A company marching alone on a road should move in the same formation as when forming an advanced guard, but will also cover its rear with a few scouts.
Night Advances and Night Attacks.
The formations adopted in night advances and night attacks will vary with the ground, the nature of the operation, and the activity of the enemy; it is, therefore, necessary to train the company to move at night in all possible formations, both in double and single rank. The men should be constantly practised in forming company, platoon, and sections in single rank to either flank, when moving in file or single file. In a close country like England it is constantly necessary to move in fours or file, and it is essential that the company should be able to form up with rapidity and precision. When moving in line in double rank it is advisable that a distance of about five paces should be kept between ranks, otherwise if a front rank man stumbles his rear rank man will fall over him.
When a company is acting alone, even in open country, it is best to keep it fairly well concentrated until the position of deployment is reached, and in a close country, where fences have to be passed at intervals, it is generally necessary to move in fours or file.
The following formation has proved to be handy, and, if the men have been well trained, they will have no difficulty in forming up rapidly on the darkest night. Two platoons, each in single file, advance side by side, followed at about 20 paces distance by the other two platoons in the same formation. In the event of alarm, the platoons form up on the right and left respectively, and the company then stands in column of half companies in single rank at about 60 paces distance.
Whatever formation is used, the front, flanks and rear must be covered by scouts, whose distance away will vary with the light. Protection in rear is very important, yet is often neglected. I have on more than one occasion seen a night operation completely disorganised by a bold attack delivered against the rear of the column by a party of the enemy, who, in the absence of scouts, had approached unnoticed.
The Field Service Regulations direct that before the position of assembly is quitted the orders are to be clearly explained to all ranks, so that everyone may know:
1. The object in view and the direction of the objective.
2. The formation to be adopted at the position of deployment.

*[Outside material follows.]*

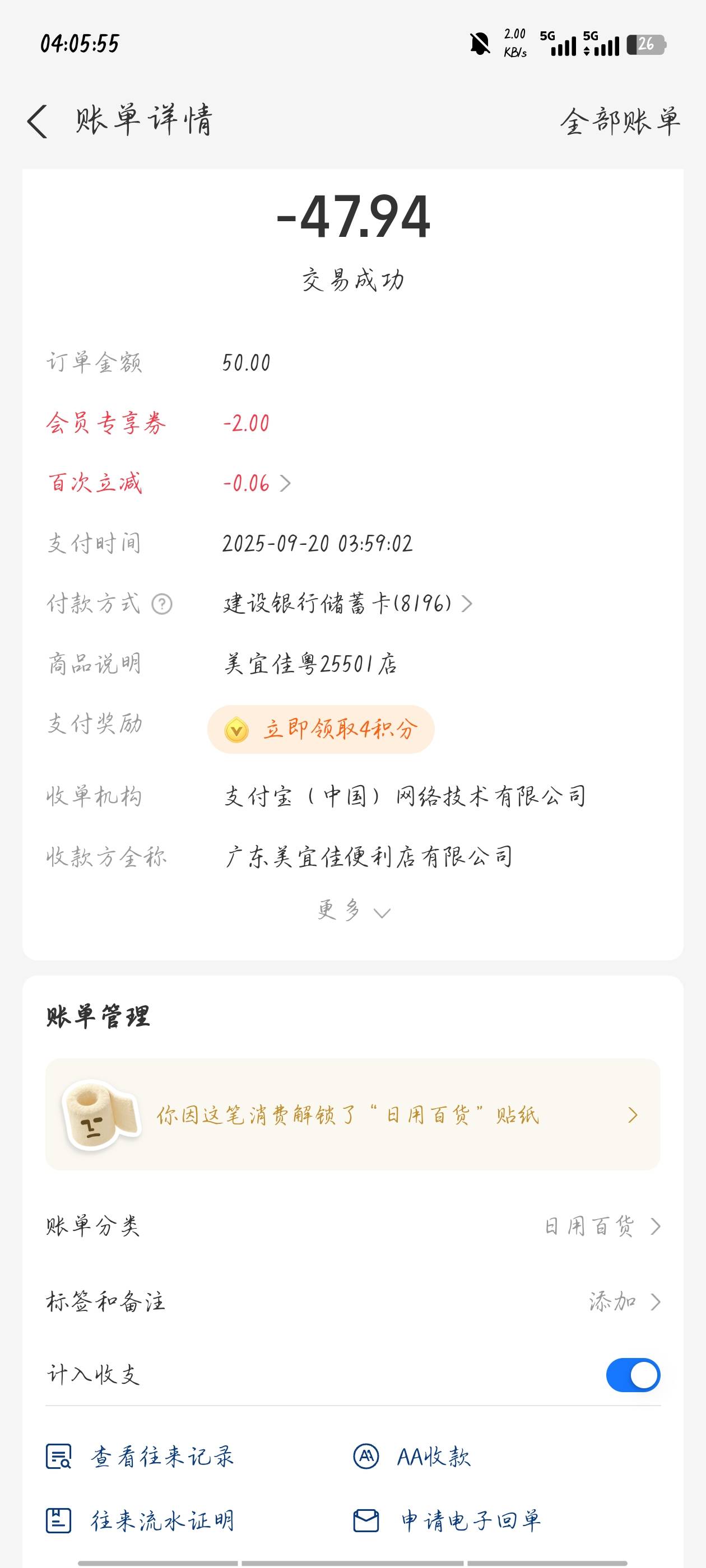 美宜佳买了包50的还赚两块多


0 / 作者:犹㼆 /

3. The part he has to play.
4. His action in case the enemy is not surprised; also that the warnings against firing, talking, striking matches, smoking, etc., are to be repeated two or three times.
In training a company the prohibitions here alluded to will, of course, be most rigidly enforced at all times. It must always be remembered that as men are trained in peace so will they act in war, and the officer who, from carelessness or good nature, allows his men to disregard these obvious precautions may inculcate habits of slackness calculated to have most serious results on service.
The situation of the position of deployment will depend on the strength of the attacking force, and the alertness of the enemy; the smaller the force the nearer to the enemy’s position will this point be fixed. A company can usually get within 300 yards of the enemy’s posts without difficulty.